Which lines in the records below contain the string "right", with case counting? Extract every such line in full.

━━━━

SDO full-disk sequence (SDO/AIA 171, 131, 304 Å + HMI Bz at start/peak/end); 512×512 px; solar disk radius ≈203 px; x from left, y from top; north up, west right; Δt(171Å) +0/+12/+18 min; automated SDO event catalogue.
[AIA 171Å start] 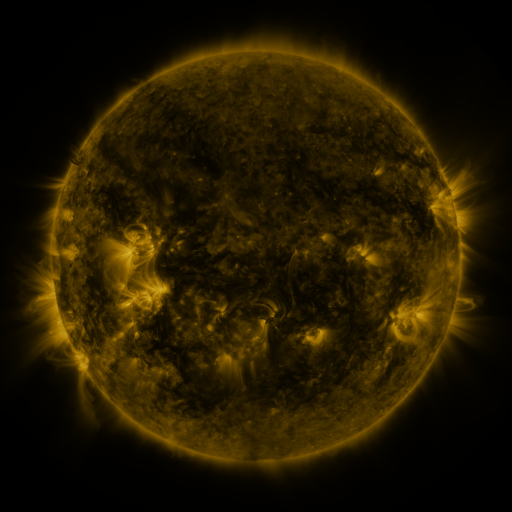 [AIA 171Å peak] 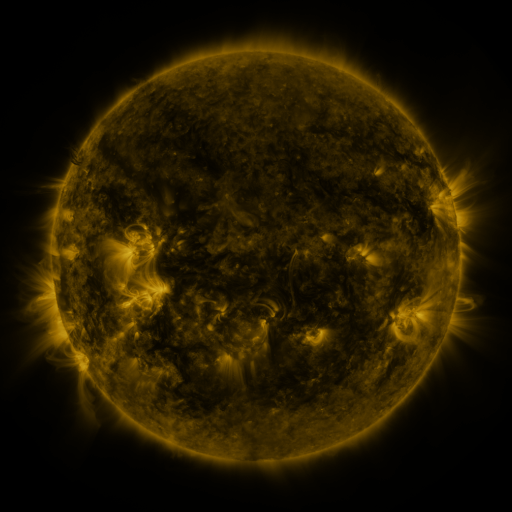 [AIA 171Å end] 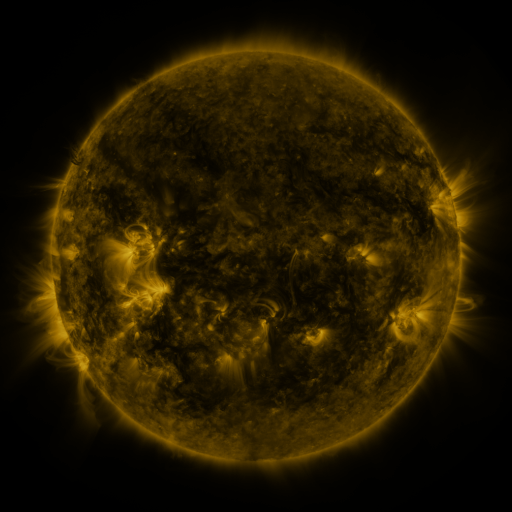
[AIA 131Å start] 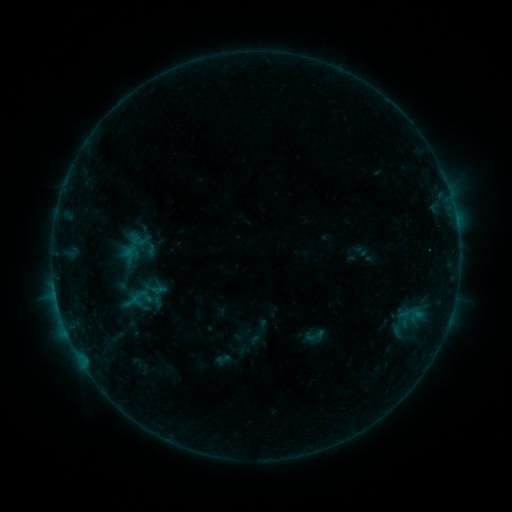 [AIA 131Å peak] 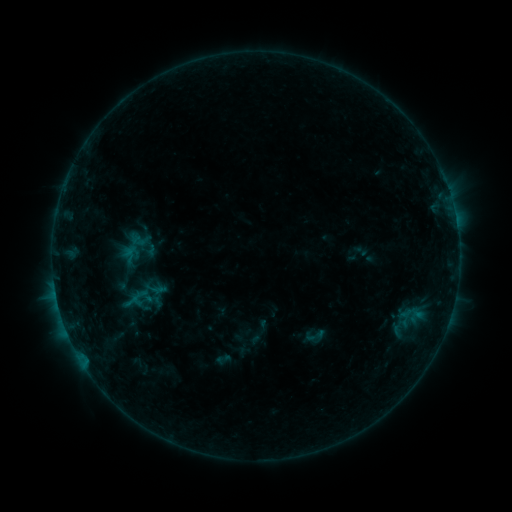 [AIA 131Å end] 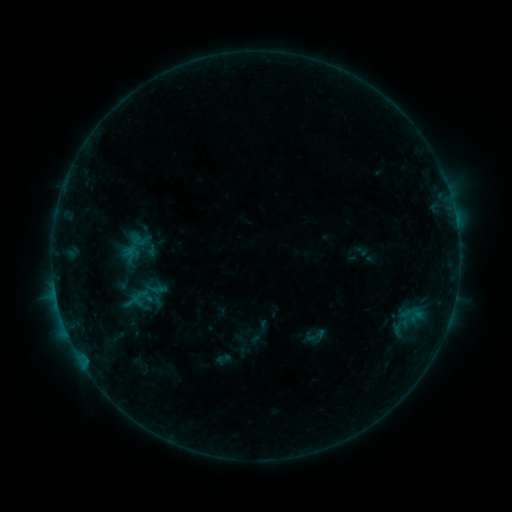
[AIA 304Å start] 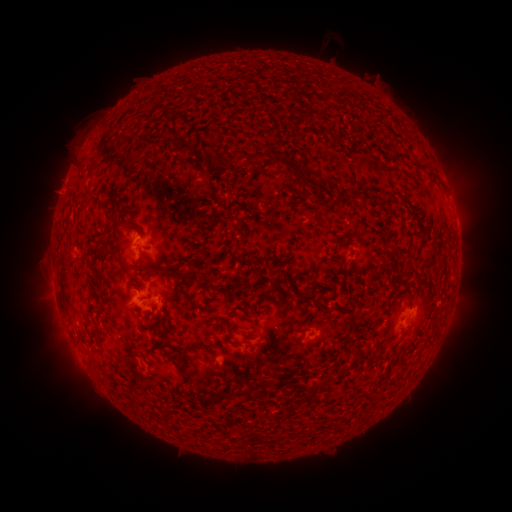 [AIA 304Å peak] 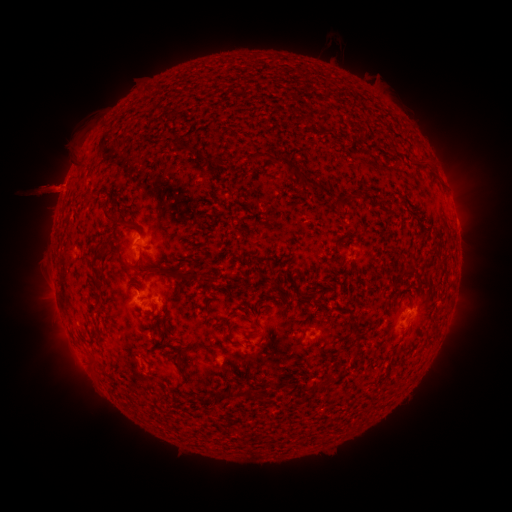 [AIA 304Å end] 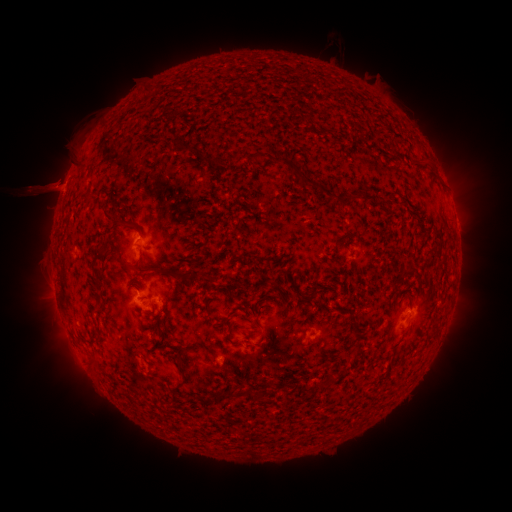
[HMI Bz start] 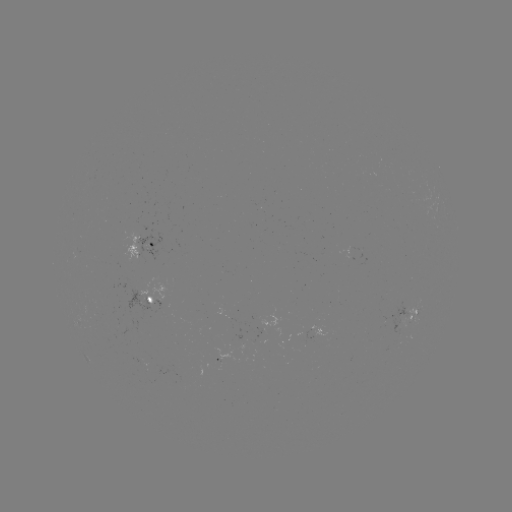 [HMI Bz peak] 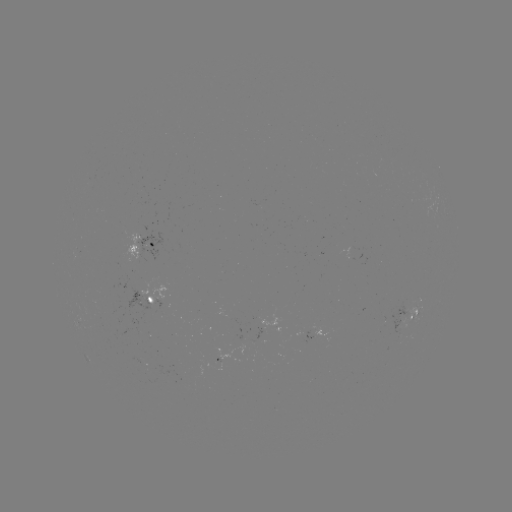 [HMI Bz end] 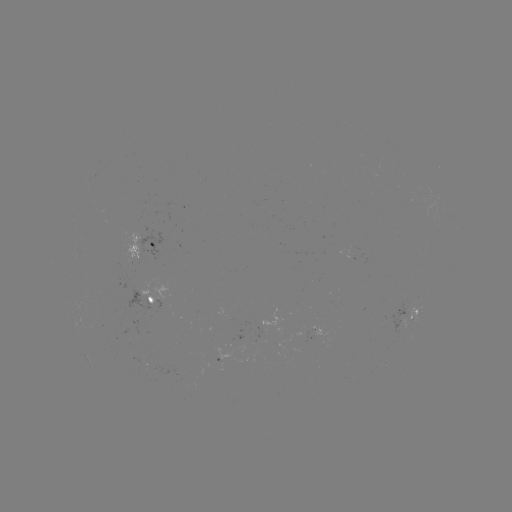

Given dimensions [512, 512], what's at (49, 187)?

━━━━

__Solution for this exercise__.
SDO full-disk sequence (SDO/AIA 171, 131, 304 Å + HMI Bz at start/peak/end); 512×512 px; solar disk radius ≈203 px; x from left, y from top; north up, west right; Δt(171Å) +0/+12/+18 min; automated SDO event catalogue.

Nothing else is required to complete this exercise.